_Selected extract:_
* * * * * * *

I think it's good to reverse this question right from the get go. Why be wasteful? Waste is a fact of life, and all plants and animals produce waste in our environment. The difference between us and the rest of life on the planet is that a vast majority of our waste is not useful to other forms of life. This is either because of it's make up or its quantity. Wasteful habits are sold to us as being more convenient or easier on our pocketbook.


Individual yogurts are quick and easy to take out of the fridge and put into a lunch, but it doesn't really saving that much time over taking a larger container of yogurt out of the fridge and placing a serving into a reusable container.

It's easier just to use the bags at the grocery store instead of bringing our own, but reusable bags are not that much of an inconvenience to bring along with us, and wash from time to time.


It's cheaper to buy a foil pan for roasting a chicken instead of buying a reusable one, but it's not cheaper over the years, and definitely not cheaper than borrowing one.

Styrofoam plates are much cheaper than paper plates made from recycled paper, but the cost to the environment when they are disposed of in a landfill is not factored into the price.

So Why Do We Do It?

A lot of these things are not really more convenient, or cheaper if we factor in the true cost of disposal. They are sold to as as if they are, and we don't question it. It's a natural thing to not question things we are told. In our busy lives questioning takes time and energy. Something that we don't always excess amounts of. So, if these these aren't really cheaper, and aren't really more convenient, then we don't have a good reason to be so wasteful.

Bad Habits

Even once we figure out that these things may not be more convenient or cheaper we continue to do them. That's because they become habit, and that bad habit needs to be broken. Change is not always easy. When we spill a drink, it is so easy out of habit to grab the roll of paper towel to clean it up instead of a cloth towel. Though that habit can be replaced with the habit of questioning, is there a better way that I could be doing this?

* * * * * * *

_Extracted data:_
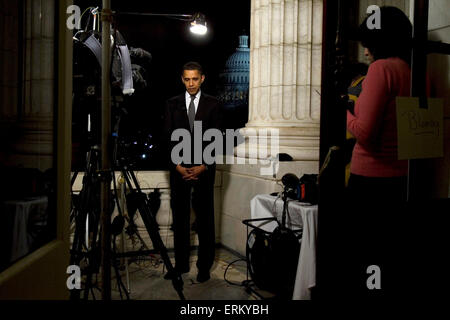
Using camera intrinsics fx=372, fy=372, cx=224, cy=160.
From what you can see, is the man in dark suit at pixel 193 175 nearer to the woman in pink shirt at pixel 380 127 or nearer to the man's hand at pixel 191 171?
the man's hand at pixel 191 171

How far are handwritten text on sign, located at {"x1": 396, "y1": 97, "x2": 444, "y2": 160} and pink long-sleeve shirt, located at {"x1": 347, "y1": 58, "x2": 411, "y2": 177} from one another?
316 mm

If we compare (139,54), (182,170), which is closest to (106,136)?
(139,54)

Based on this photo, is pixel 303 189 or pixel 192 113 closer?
pixel 303 189

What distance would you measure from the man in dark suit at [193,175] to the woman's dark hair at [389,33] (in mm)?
2264

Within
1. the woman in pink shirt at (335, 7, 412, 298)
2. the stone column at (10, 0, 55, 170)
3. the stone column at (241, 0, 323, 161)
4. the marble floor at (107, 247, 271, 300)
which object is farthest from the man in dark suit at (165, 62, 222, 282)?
the stone column at (10, 0, 55, 170)

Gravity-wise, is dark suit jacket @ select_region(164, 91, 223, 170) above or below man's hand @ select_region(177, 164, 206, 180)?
above

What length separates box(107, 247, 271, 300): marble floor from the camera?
320 centimetres

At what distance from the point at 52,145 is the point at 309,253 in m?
1.98

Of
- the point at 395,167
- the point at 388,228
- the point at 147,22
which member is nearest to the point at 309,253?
the point at 395,167

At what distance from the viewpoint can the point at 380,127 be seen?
1674mm

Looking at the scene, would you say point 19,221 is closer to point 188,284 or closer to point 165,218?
point 188,284

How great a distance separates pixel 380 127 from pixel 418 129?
43 centimetres

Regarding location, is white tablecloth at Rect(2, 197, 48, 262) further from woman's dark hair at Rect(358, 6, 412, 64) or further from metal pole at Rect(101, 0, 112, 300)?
woman's dark hair at Rect(358, 6, 412, 64)

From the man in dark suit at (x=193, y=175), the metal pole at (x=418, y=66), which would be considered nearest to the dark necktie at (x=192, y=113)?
the man in dark suit at (x=193, y=175)
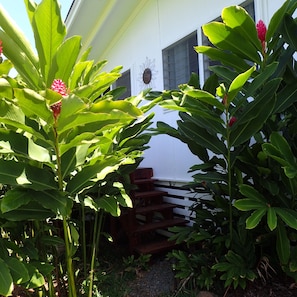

* * * * * * *

_Complete the following:_
[1] In the piece on wasteful habits, what does the price of Styrofoam plates leave out?
[2] Extend the piece on wasteful habits, starting right after its final sentence.

_Answers to the exercise:_
[1] The cost to the environment when the plates are disposed of in a landfill.

[2]
Why Be Green?

We have a responsibility to take care of this planet for our own well being, and for the well being of future generations. The Earth is getting more densely populated, and it is easier and easier for us to have huge negative impacts on the environment. We shouldn't wait until the environment is in critical condition at the edge of collapse before we do something

Preventative Measures

Doctors don't like to wait until someone has a heart attack until they tell them that they should lower their cholesterol. We shouldn't wait until the climate is at the brink of collapse before we decide to change our habits. We know that cholesterol in the blood is bad so we try to prevent it from getting high in the first place. We also know that many things that we do to our environment aren't good, so we prevent ourselves from harming it in the first place.


It all comes down to respecting our surroundings and our environment. We need to look at the big picture and realize that we can have massive impact on our surroundings and environment. Most people tend to treat their own backyard with respect. If we learned to treat the Earth as a whole as an extension of our backyard, then we would have more respect for the environment as a whole.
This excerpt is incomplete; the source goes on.